▶ PROBLEM TO WORK ON
Below are records to repeat exactly. Omit the pictures from the copy.

▶ RECORD EXCERPTS
▼

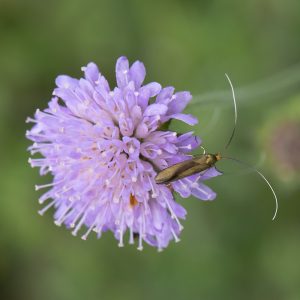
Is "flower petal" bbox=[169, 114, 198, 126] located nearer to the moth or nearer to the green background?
the moth

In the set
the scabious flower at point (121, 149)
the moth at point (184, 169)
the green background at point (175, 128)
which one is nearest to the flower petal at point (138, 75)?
the scabious flower at point (121, 149)

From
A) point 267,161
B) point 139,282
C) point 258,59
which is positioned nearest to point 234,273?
point 139,282

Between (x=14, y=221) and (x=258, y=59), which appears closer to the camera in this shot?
(x=258, y=59)

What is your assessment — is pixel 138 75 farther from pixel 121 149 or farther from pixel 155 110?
pixel 121 149

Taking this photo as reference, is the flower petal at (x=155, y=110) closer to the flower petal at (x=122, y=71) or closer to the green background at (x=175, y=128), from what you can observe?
the flower petal at (x=122, y=71)

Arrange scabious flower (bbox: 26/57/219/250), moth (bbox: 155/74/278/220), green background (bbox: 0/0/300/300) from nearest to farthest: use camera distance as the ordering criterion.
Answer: moth (bbox: 155/74/278/220)
scabious flower (bbox: 26/57/219/250)
green background (bbox: 0/0/300/300)

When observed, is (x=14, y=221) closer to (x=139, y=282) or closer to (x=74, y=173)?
(x=139, y=282)

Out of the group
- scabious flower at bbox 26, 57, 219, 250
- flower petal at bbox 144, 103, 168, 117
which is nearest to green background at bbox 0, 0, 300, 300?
scabious flower at bbox 26, 57, 219, 250

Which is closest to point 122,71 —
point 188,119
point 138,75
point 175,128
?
point 138,75
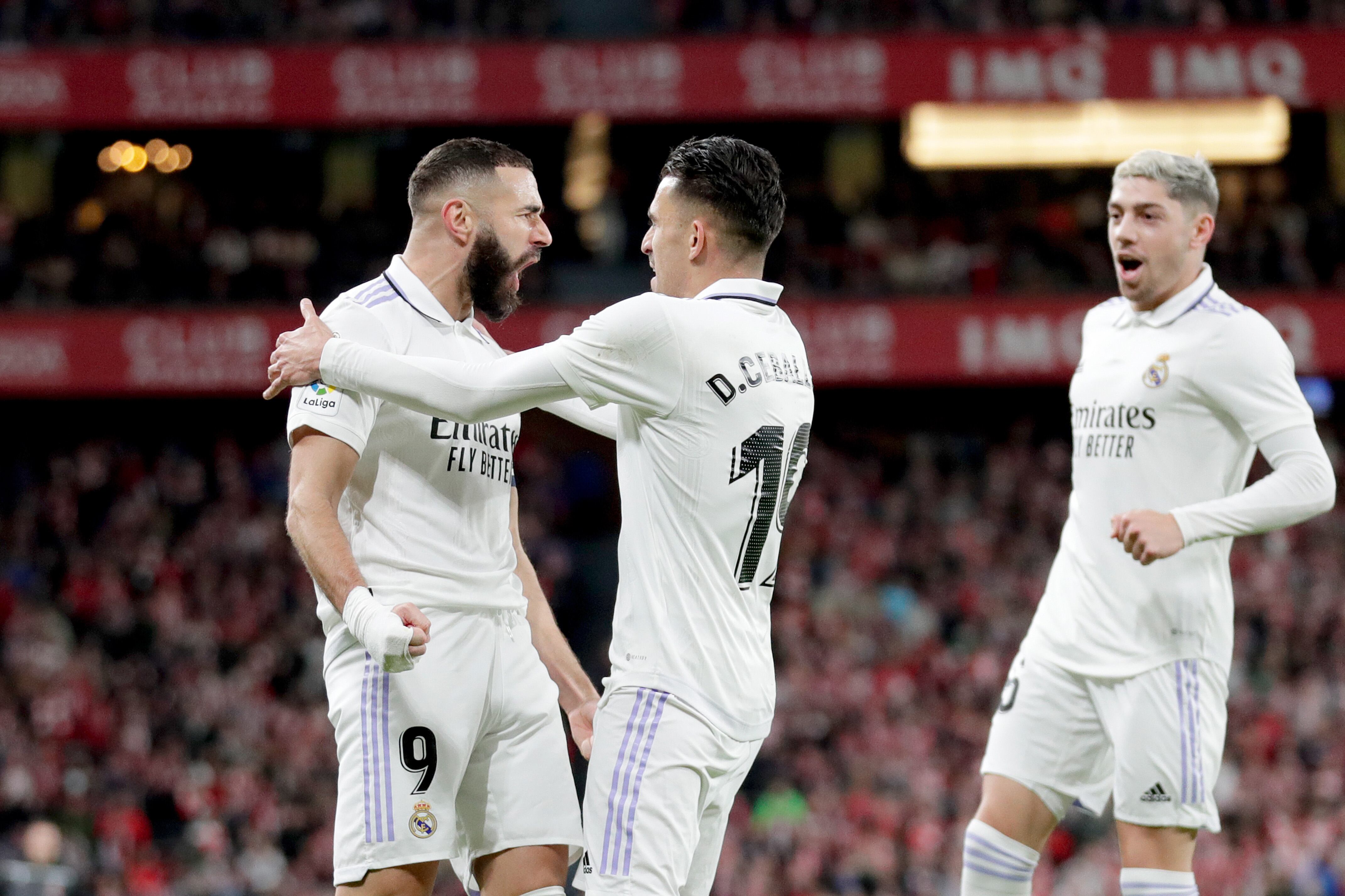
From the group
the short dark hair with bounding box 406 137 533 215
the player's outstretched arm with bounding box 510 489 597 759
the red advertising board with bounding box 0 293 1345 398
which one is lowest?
the player's outstretched arm with bounding box 510 489 597 759

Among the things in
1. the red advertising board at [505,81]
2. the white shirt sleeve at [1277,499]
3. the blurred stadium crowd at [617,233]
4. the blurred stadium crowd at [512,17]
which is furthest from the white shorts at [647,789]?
the blurred stadium crowd at [512,17]

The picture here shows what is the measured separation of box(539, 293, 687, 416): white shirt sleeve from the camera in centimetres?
396

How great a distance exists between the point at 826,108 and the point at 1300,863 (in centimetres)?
1038

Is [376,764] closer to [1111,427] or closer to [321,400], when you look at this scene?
[321,400]

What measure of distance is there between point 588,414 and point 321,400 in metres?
0.87

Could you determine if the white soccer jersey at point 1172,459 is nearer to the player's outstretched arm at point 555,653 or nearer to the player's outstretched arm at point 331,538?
the player's outstretched arm at point 555,653

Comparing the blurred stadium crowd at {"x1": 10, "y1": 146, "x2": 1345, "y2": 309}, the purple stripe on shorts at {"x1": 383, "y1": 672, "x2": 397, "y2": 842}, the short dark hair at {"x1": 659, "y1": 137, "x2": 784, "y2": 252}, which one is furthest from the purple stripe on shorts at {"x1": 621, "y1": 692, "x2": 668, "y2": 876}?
the blurred stadium crowd at {"x1": 10, "y1": 146, "x2": 1345, "y2": 309}

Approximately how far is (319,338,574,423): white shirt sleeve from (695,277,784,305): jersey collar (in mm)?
442

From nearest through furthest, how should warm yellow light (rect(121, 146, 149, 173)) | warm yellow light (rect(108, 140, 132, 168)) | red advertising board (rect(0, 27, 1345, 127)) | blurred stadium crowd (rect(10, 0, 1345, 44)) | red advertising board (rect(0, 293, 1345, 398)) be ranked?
red advertising board (rect(0, 293, 1345, 398))
red advertising board (rect(0, 27, 1345, 127))
blurred stadium crowd (rect(10, 0, 1345, 44))
warm yellow light (rect(121, 146, 149, 173))
warm yellow light (rect(108, 140, 132, 168))

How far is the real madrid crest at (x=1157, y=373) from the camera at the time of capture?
5.04 meters

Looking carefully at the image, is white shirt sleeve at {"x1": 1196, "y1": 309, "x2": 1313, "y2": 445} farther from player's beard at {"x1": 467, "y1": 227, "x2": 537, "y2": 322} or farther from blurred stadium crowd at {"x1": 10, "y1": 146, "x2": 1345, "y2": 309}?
blurred stadium crowd at {"x1": 10, "y1": 146, "x2": 1345, "y2": 309}

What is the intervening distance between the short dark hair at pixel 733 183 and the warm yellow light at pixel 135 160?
19.1m

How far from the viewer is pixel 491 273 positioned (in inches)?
178

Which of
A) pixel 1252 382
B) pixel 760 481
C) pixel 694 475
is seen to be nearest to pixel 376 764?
pixel 694 475
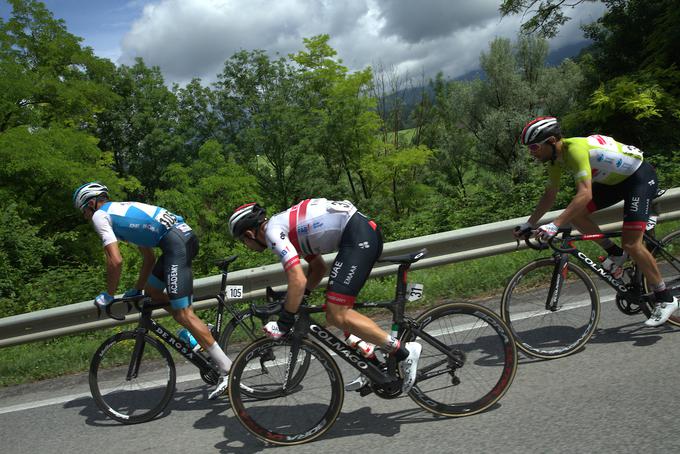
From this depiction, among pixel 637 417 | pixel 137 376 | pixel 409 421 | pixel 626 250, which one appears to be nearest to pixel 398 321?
pixel 409 421

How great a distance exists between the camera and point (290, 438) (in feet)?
12.3

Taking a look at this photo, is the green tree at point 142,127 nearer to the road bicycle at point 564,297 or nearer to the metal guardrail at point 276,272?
the metal guardrail at point 276,272

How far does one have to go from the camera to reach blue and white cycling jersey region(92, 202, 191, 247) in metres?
4.66

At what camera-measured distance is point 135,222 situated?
470 cm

▲

▶ ANSWER TO THE PROBLEM
Is "flower petal" bbox=[169, 114, 198, 126] located nearer to the moth or nearer to the green background?
the moth

In the set
the scabious flower at point (121, 149)
the moth at point (184, 169)
the green background at point (175, 128)
which one is nearest to the flower petal at point (138, 75)?
the scabious flower at point (121, 149)

From
A) point 267,161
B) point 139,282
C) point 258,59
which is positioned nearest to point 234,273?
point 139,282

Between (x=14, y=221) and (x=258, y=59), which appears closer to the camera in this shot?
(x=258, y=59)

What is your assessment — is pixel 138 75 farther from pixel 121 149 or farther from pixel 155 110?
pixel 121 149

Taking this photo as reference, is the flower petal at (x=155, y=110) closer to the flower petal at (x=122, y=71) or closer to the green background at (x=175, y=128), from what you can observe?
the flower petal at (x=122, y=71)

Arrange scabious flower (bbox: 26/57/219/250), moth (bbox: 155/74/278/220), green background (bbox: 0/0/300/300) from nearest to farthest: use camera distance as the ordering criterion.
Answer: moth (bbox: 155/74/278/220)
scabious flower (bbox: 26/57/219/250)
green background (bbox: 0/0/300/300)

When observed, is (x=14, y=221) closer to (x=139, y=282) or closer to (x=74, y=173)?
(x=139, y=282)

Out of the group
- scabious flower at bbox 26, 57, 219, 250
- flower petal at bbox 144, 103, 168, 117
which is nearest to green background at bbox 0, 0, 300, 300?
scabious flower at bbox 26, 57, 219, 250

Which is closest to point 122,71 —
point 188,119
point 138,75
point 175,128
?
point 138,75
From the group
the short dark hair with bounding box 406 137 533 215
the player's outstretched arm with bounding box 510 489 597 759
the red advertising board with bounding box 0 293 1345 398
which one is lowest?
the player's outstretched arm with bounding box 510 489 597 759

Among the things in
1. the red advertising board at [505,81]
2. the white shirt sleeve at [1277,499]
3. the blurred stadium crowd at [617,233]
4. the blurred stadium crowd at [512,17]
which is furthest from the white shorts at [647,789]?
the blurred stadium crowd at [512,17]

The picture here shows what is the measured separation of box(539, 293, 687, 416): white shirt sleeve from the camera in centimetres?
396

How great a distance exists between the point at 826,108 and the point at 1300,863 (in centimetres)?
1038

Is [376,764] closer to [1111,427] or closer to [321,400], when you look at this scene?
[321,400]

What measure of distance is there between point 588,414 and point 321,400 in metres?
0.87

Could you determine if the white soccer jersey at point 1172,459 is nearer to the player's outstretched arm at point 555,653 or nearer to the player's outstretched arm at point 331,538?
the player's outstretched arm at point 555,653

Comparing the blurred stadium crowd at {"x1": 10, "y1": 146, "x2": 1345, "y2": 309}, the purple stripe on shorts at {"x1": 383, "y1": 672, "x2": 397, "y2": 842}, the short dark hair at {"x1": 659, "y1": 137, "x2": 784, "y2": 252}, which one is furthest from the purple stripe on shorts at {"x1": 621, "y1": 692, "x2": 668, "y2": 876}?
the blurred stadium crowd at {"x1": 10, "y1": 146, "x2": 1345, "y2": 309}

Approximately how far is (319,338,574,423): white shirt sleeve from (695,277,784,305): jersey collar (in mm)?
442

From nearest through furthest, how should warm yellow light (rect(121, 146, 149, 173)) | warm yellow light (rect(108, 140, 132, 168)) | red advertising board (rect(0, 27, 1345, 127)) | blurred stadium crowd (rect(10, 0, 1345, 44)) | red advertising board (rect(0, 293, 1345, 398)) be ranked?
red advertising board (rect(0, 293, 1345, 398))
red advertising board (rect(0, 27, 1345, 127))
blurred stadium crowd (rect(10, 0, 1345, 44))
warm yellow light (rect(121, 146, 149, 173))
warm yellow light (rect(108, 140, 132, 168))

How far is the real madrid crest at (x=1157, y=373) from the camera at the time of capture?
5.04 meters

Looking carefully at the image, is white shirt sleeve at {"x1": 1196, "y1": 309, "x2": 1313, "y2": 445} farther from player's beard at {"x1": 467, "y1": 227, "x2": 537, "y2": 322} or farther from blurred stadium crowd at {"x1": 10, "y1": 146, "x2": 1345, "y2": 309}?
blurred stadium crowd at {"x1": 10, "y1": 146, "x2": 1345, "y2": 309}

What is the intervening distance between the short dark hair at pixel 733 183 and the warm yellow light at pixel 135 160?
19.1m

How far from the viewer is pixel 491 273 positioned (in inches)?
178

Which of
A) pixel 1252 382
B) pixel 760 481
C) pixel 694 475
is seen to be nearest to pixel 376 764?
pixel 694 475
From this depiction, among pixel 637 417 | pixel 137 376 | pixel 409 421 | pixel 626 250, which one appears to be nearest to pixel 398 321?
pixel 409 421

How great a distance exists between the camera and point (290, 438) (in feet)?
12.3

Taking a look at this photo, is the green tree at point 142,127 nearer to the road bicycle at point 564,297 or nearer to the metal guardrail at point 276,272?
the metal guardrail at point 276,272

How far does one have to go from the camera to reach blue and white cycling jersey region(92, 202, 191, 247) in metres?
4.66

At what camera-measured distance is point 135,222 situated?
470 cm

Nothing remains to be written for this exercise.